* **Seçilen Alıntı**:
━━━━━━━━━━

Yani iman çözülmeden kardeşlik çözülmez. [1] Eğer mü’minler arasında bir kavga
sürdürülüyorsa imanda bir çözülme var demektir.

Diğer taraftan aynı surenin 13. ayetine baktığımız zaman milliyet
fikrinin ve ırkçılığa varan milliyetçiliğin mucizevî bir üslupla yasaklandığını
görüyoruz. Allah (c.c) şöyle buyuruyor: “Ey insanlık ailesi, Elbet sizi bir erkekle bir
dişiden yaratan biziz; derken sizi kavimler ve kabileler haline getirdik ki, tanışabilesiniz.
Elbet Allah katında en üstününüz, O’na karşı sorumluluk bilinci en güçlü olanınızdır;
şüphe yok ki, Allah her şeyi bilir, her şeyden haberdardır.”
[2]

Hucurat Suresi’nin 10. ayetinde imanda kardeşlik vurgusu yapılmış
burada ise, bütün insanların doğuştan eşit oldukları, kimsenin imtiyazlı ya da herhangi
bir haktan ve meziyetten mahrum olarak yaratılmadığı ifade edilmiştir. Kur’an bu
ayetle, toplumsal hayatta insan için çok önemli olan noktalara dikkat çekiyor:

a) Her şeyden önce insanlar arasında var olan farklılıklar bir tahakküm
etme, üstünlük sağlama ya da egemenlik kurma vasıtası değil, bir tanışma ve dayanışma
vasıtası olmalıdır.

b) Hiçbir insan doğuştan imtiyazlı ya da doğuştan eksik değildir.

c) Bir insanın A ırkından ya da B ırkından olması kendi elinde değildir.
Dolayısıyla insanın kendi seçmediği şeylerle övünmesi mantıklı olmadığı gibi, bu
sebeple kınanması ya da hor görülmesi de insanca değildir.

━━━━━━━━━━

* **Sağlanan Satırlar**:

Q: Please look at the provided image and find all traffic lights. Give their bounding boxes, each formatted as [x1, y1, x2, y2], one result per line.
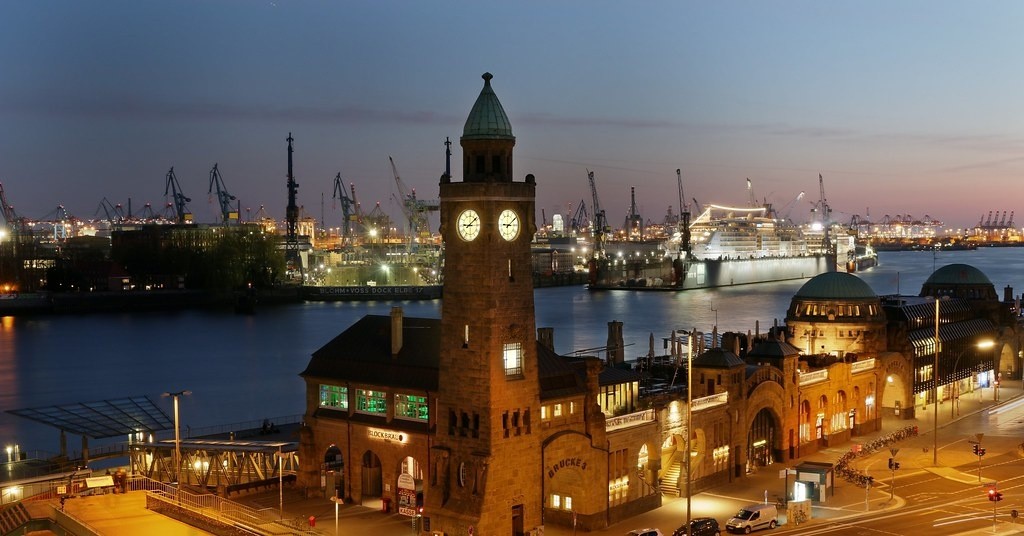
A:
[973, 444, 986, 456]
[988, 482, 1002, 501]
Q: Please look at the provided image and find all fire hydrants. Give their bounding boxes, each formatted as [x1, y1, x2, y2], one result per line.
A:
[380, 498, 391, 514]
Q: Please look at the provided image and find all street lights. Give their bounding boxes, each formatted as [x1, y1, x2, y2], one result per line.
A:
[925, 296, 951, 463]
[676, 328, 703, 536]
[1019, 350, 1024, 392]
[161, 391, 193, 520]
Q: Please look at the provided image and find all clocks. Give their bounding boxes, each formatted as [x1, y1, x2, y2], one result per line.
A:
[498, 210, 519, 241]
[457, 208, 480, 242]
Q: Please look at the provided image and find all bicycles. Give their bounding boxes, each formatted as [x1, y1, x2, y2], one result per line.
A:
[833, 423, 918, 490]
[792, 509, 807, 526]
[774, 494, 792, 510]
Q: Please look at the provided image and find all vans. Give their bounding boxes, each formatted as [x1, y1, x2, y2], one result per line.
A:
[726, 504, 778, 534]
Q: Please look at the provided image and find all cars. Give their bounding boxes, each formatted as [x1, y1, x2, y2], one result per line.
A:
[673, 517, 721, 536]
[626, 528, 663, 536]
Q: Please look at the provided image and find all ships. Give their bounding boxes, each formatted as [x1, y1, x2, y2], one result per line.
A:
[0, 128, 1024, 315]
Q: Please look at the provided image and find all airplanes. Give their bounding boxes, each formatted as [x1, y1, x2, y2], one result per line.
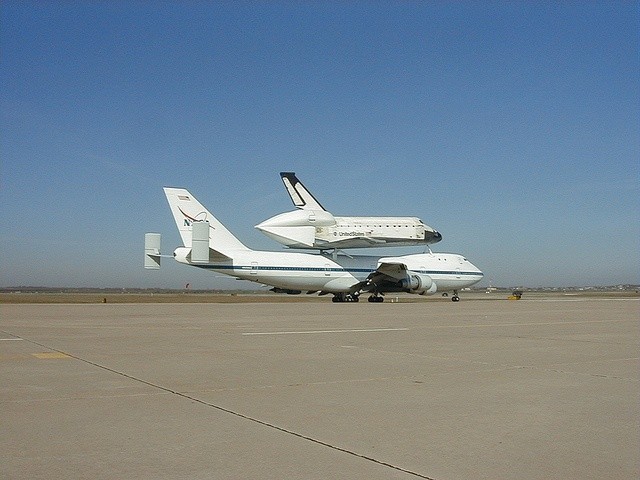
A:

━━━━━━━━━━

* **Görevler**:
a - Hucurat Suresi'yle ilgili metinde "a) Her şeyden" ile başlayıp "vasıtası olmalıdır." ifadesine kadar süren bölümü aynen yineleyin.
b - Hucurat Suresi'yle ilgili metne göre, surenin 10. ayetinde neye vurgu yapılmıştır?
c - Hucurat Suresi'yle ilgili metni son cümlesinden sonra devam ettirin.

* **Görevlerin Yanıtları**:
a -
a) Her şeyden önce insanlar arasında var olan farklılıklar bir tahakküm
etme, üstünlük sağlama ya da egemenlik kurma vasıtası değil, bir tanışma ve dayanışma
vasıtası olmalıdır.

b - İmanda kardeşliğe vurgu yapılmıştır.

c -
d) Bir insanın kadın ya da erkek olması önemli bir imtiyaz olmadığı
gibi, A milletinden ya da B milletinden olması da önemli değildir.

e) İnsanın asıl üstünlüğü, asıl büyüklüğü ve asıl şerefi, yaratıcısına
karşı duyduğu sorumlulukla doğru orantılıdır. Kim ne kadar kendisini Allah’a karşı
sorumlu hissediyor ve gereğini yapıyorsa üstünlük ve şereften en büyük payı o almaktadır.

f) Bir insan kendi ırkını ve ırkdaşlarını sevebilir; ancak bu sevgi
başka ırklardan olanlara karşı bir nefrete dönüşmemelidir.

BEDİÜZZAMAN’A GÖRE MİLLİYET FİKRİ

Bediüzzaman Hucurat Suresi’nin 13. ayetini tefsir ederken, “Şu ayet-i
kerimenin ifade ettiği yüksek hakikat hayat-ı içtimaiyeye ait olduğu için, hayat-ı
içtimaiyeden çekilmek isteyen Yeni Said lisanıyla değil, belki İslamın hayat-ı içtimaiyesiyle
alakadar olan Eski Said lisanıyla, Kur’an-ı Azimü’ş-şan’a bir hizmet maksadıyla
ve haksız hücumlara bir siper teşkil etmek fikriyle yazmaya mecbur oldum.”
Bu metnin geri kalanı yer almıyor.